▸ STATED EXERCISE
Copy the records word for word, starting at the line containing "In what you" and ending at the line containing "1.83 metres", both lines included. Omit the pictures from your copy.
****************
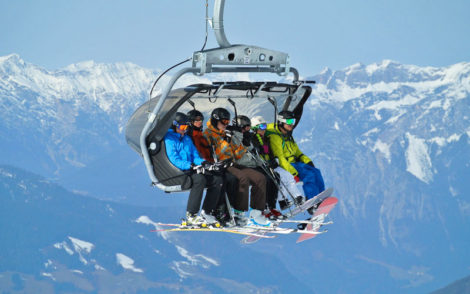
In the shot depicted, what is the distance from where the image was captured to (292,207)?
55.9 ft

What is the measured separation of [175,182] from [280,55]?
3660 mm

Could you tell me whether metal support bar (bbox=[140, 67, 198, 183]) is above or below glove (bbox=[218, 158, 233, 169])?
above

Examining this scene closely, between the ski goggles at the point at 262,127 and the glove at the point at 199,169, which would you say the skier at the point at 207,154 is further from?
the ski goggles at the point at 262,127

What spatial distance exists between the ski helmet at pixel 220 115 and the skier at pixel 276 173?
4.42ft

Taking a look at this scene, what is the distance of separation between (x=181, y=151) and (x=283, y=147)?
10.3 feet

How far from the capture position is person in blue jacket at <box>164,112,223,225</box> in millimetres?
15172

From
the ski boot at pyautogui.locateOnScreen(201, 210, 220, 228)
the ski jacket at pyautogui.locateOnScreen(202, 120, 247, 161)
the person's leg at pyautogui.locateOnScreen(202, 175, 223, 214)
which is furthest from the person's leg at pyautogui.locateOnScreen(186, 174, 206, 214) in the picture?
the ski jacket at pyautogui.locateOnScreen(202, 120, 247, 161)

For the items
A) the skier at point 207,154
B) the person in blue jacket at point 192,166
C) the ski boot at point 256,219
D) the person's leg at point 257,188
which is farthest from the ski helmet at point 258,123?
the ski boot at point 256,219

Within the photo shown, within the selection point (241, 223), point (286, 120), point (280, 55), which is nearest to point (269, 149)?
point (286, 120)

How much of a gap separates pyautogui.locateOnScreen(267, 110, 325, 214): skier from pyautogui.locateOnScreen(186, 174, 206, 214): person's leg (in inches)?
100

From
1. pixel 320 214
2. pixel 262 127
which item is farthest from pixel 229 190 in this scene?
pixel 320 214

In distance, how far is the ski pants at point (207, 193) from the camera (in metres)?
15.4

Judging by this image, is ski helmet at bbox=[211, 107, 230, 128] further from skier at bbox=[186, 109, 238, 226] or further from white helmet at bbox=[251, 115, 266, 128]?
white helmet at bbox=[251, 115, 266, 128]

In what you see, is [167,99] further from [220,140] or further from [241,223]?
[241,223]
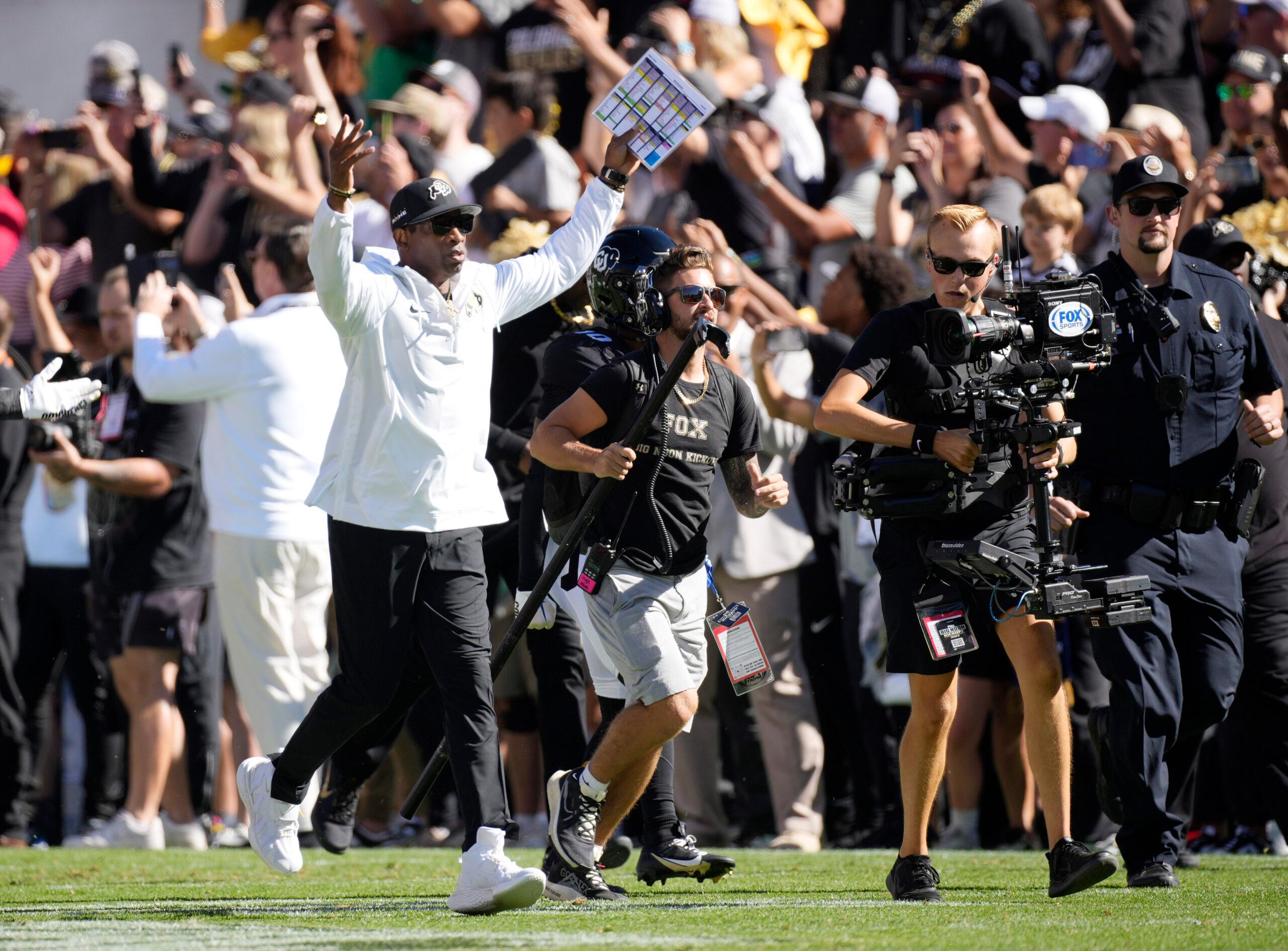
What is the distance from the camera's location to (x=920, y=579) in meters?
6.30

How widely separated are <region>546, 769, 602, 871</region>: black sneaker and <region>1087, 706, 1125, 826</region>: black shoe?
1.83 metres

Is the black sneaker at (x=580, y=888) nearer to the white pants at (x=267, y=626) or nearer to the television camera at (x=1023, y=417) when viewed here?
the television camera at (x=1023, y=417)

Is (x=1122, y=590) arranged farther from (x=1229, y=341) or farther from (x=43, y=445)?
(x=43, y=445)

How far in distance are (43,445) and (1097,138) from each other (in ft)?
18.1

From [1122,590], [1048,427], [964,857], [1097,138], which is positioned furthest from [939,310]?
[1097,138]

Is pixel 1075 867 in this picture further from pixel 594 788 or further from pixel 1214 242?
pixel 1214 242

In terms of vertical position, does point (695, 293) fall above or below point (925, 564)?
above

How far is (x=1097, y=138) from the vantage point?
968 cm

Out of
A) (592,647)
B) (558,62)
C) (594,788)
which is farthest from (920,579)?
(558,62)

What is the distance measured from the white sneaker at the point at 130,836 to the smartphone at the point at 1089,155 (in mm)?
5758

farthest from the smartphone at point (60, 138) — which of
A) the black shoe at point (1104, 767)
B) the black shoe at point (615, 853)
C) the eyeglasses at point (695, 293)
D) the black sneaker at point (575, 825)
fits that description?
the black shoe at point (1104, 767)

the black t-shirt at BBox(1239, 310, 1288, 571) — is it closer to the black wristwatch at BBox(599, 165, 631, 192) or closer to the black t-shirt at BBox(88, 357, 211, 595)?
the black wristwatch at BBox(599, 165, 631, 192)

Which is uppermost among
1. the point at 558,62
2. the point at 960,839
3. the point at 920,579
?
the point at 558,62

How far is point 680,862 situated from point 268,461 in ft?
10.2
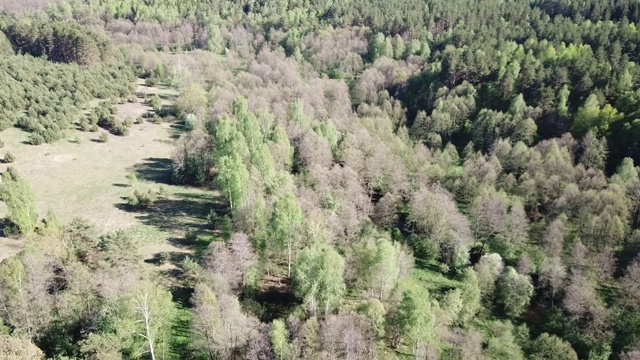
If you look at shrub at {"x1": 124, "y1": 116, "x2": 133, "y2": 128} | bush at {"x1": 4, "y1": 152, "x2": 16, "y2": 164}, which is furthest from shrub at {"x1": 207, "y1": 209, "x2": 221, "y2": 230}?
shrub at {"x1": 124, "y1": 116, "x2": 133, "y2": 128}

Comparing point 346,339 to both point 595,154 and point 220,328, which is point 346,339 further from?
point 595,154

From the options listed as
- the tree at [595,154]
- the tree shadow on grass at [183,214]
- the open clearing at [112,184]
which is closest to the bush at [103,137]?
the open clearing at [112,184]

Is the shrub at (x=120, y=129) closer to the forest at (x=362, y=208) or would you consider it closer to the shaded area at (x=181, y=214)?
the forest at (x=362, y=208)

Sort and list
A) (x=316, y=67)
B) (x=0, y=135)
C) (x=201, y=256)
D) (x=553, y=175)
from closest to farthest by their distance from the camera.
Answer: (x=201, y=256), (x=553, y=175), (x=0, y=135), (x=316, y=67)

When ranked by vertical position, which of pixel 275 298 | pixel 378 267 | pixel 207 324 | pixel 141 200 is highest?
pixel 378 267

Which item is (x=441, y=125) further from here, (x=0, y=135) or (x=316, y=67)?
(x=0, y=135)

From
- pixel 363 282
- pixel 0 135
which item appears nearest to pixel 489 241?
pixel 363 282

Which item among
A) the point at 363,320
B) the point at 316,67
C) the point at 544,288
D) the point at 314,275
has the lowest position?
the point at 544,288

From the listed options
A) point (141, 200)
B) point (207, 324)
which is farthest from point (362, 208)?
point (207, 324)

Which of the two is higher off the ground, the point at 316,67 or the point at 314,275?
the point at 316,67
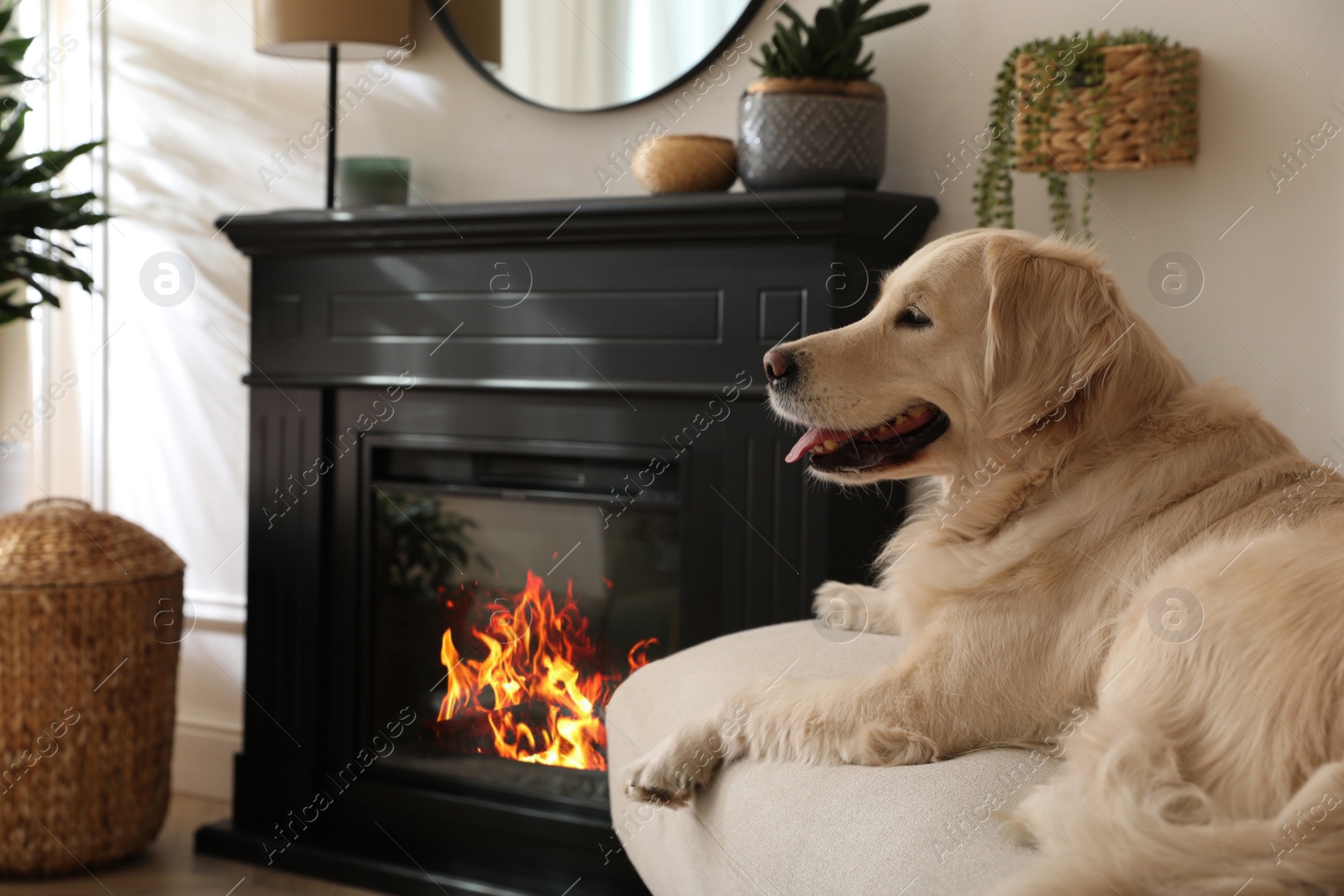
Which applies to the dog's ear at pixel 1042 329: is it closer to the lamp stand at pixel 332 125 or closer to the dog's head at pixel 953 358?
the dog's head at pixel 953 358

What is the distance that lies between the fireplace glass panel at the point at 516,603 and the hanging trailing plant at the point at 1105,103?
96 cm

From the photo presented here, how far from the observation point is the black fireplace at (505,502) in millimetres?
2166

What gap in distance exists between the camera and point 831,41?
2.07m

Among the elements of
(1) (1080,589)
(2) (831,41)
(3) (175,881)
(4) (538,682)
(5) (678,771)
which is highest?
(2) (831,41)

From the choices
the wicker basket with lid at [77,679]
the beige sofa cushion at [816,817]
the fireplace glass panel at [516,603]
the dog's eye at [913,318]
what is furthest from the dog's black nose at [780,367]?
the wicker basket with lid at [77,679]

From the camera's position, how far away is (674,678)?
5.04ft

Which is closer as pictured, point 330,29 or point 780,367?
point 780,367

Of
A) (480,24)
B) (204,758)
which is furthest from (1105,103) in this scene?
(204,758)

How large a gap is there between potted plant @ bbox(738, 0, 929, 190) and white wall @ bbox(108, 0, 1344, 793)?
0.21m

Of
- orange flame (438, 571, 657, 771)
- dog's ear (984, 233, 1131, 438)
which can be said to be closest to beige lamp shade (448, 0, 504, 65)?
orange flame (438, 571, 657, 771)

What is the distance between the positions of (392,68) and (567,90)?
1.64ft

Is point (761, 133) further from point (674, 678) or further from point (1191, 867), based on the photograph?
point (1191, 867)

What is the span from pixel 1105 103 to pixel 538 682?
162cm

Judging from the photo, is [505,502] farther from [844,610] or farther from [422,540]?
[844,610]
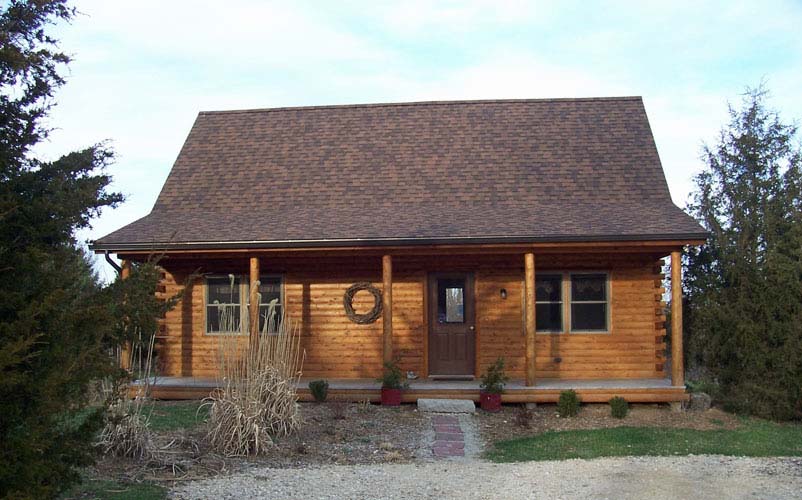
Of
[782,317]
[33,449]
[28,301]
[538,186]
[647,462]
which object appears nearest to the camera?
[33,449]

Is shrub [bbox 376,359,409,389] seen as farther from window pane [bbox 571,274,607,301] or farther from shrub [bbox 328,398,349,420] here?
window pane [bbox 571,274,607,301]

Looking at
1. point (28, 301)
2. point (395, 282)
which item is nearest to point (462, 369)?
point (395, 282)

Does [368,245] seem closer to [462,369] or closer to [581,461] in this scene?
[462,369]

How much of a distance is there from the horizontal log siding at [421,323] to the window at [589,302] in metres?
0.16

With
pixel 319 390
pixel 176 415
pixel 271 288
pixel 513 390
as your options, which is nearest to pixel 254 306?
pixel 319 390

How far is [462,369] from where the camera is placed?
13.7 meters

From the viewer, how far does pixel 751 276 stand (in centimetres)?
1230

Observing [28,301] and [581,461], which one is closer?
[28,301]

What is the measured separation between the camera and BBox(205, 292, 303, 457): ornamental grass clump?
8.59 metres

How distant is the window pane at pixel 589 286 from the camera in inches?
539

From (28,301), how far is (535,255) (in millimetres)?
10196

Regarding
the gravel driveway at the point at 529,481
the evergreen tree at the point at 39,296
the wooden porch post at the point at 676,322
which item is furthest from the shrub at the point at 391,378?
the evergreen tree at the point at 39,296

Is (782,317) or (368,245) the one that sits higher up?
(368,245)

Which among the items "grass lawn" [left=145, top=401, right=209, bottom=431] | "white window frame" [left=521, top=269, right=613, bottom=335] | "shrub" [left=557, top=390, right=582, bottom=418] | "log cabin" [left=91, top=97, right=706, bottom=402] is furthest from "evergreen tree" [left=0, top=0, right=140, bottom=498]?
"white window frame" [left=521, top=269, right=613, bottom=335]
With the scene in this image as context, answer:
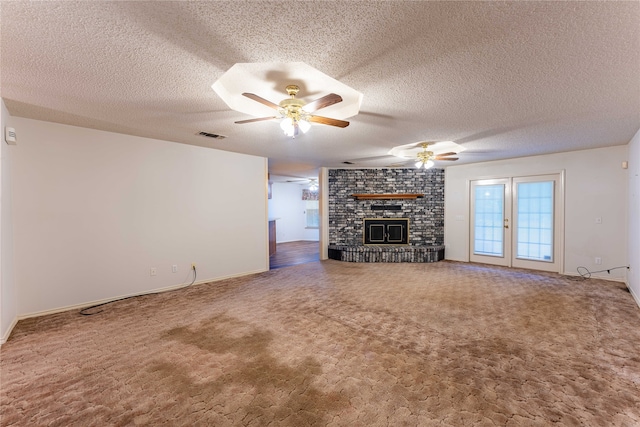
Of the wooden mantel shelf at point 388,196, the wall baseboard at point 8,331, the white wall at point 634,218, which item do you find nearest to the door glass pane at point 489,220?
the wooden mantel shelf at point 388,196

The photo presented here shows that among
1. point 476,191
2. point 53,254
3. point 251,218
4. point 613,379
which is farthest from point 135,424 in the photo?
point 476,191

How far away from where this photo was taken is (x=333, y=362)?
7.48 ft

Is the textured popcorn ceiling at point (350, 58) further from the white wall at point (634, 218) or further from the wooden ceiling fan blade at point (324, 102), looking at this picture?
the white wall at point (634, 218)

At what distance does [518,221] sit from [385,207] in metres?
2.82

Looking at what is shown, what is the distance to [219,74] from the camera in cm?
221

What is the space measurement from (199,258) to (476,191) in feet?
20.0

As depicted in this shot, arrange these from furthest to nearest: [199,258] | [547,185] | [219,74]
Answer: [547,185] < [199,258] < [219,74]

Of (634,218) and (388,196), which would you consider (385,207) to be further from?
(634,218)

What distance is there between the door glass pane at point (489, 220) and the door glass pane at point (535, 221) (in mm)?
328

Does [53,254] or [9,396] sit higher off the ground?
[53,254]

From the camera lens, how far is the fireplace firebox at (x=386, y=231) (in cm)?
700

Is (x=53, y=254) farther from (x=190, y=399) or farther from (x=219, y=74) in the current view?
(x=219, y=74)

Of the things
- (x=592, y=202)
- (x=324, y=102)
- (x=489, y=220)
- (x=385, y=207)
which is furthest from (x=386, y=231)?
(x=324, y=102)

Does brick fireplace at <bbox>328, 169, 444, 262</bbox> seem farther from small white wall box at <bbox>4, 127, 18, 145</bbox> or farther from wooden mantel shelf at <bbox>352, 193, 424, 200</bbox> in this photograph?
small white wall box at <bbox>4, 127, 18, 145</bbox>
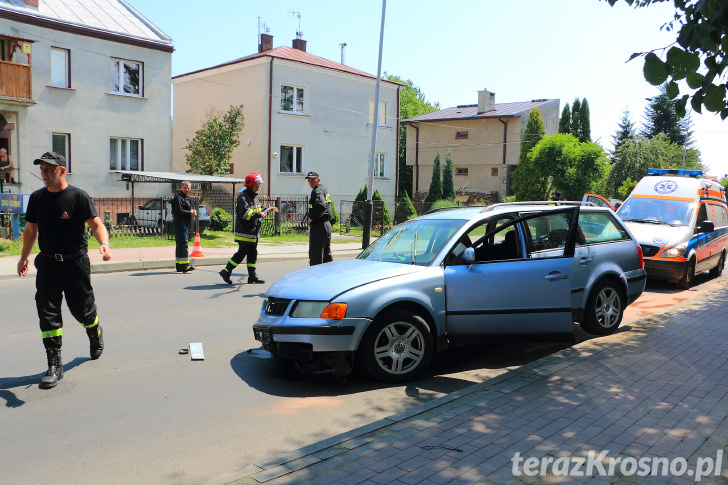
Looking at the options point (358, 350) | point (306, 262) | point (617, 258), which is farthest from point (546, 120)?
point (358, 350)

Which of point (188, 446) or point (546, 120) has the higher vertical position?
point (546, 120)

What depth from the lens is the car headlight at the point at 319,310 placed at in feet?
17.4

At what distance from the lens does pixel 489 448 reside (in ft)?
12.9

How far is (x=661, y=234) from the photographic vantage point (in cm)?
1214

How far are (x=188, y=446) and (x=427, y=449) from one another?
1.63m

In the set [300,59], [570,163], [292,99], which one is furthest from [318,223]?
[570,163]

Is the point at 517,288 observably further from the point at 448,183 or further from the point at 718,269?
the point at 448,183

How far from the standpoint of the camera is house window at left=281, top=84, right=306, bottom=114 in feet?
102

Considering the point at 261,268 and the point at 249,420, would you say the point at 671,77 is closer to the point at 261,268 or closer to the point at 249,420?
the point at 249,420

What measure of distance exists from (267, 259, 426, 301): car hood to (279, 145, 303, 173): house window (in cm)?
2553

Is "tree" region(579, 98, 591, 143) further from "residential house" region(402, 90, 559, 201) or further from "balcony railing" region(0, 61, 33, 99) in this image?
"balcony railing" region(0, 61, 33, 99)

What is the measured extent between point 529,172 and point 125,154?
82.0 feet

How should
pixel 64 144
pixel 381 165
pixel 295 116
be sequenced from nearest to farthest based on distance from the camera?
pixel 64 144, pixel 295 116, pixel 381 165

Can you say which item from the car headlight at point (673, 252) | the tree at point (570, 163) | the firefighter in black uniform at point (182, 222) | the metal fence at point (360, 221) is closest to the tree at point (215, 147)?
the metal fence at point (360, 221)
****************
▸ RESULT OF THIS TASK
In what you see, is [167,99] further from [220,140] or further from [241,223]?
[241,223]
What is the distance from the camera's location to (x=920, y=579) in meters?
6.30

How widely separated are <region>546, 769, 602, 871</region>: black sneaker and <region>1087, 706, 1125, 826</region>: black shoe?
1.83 metres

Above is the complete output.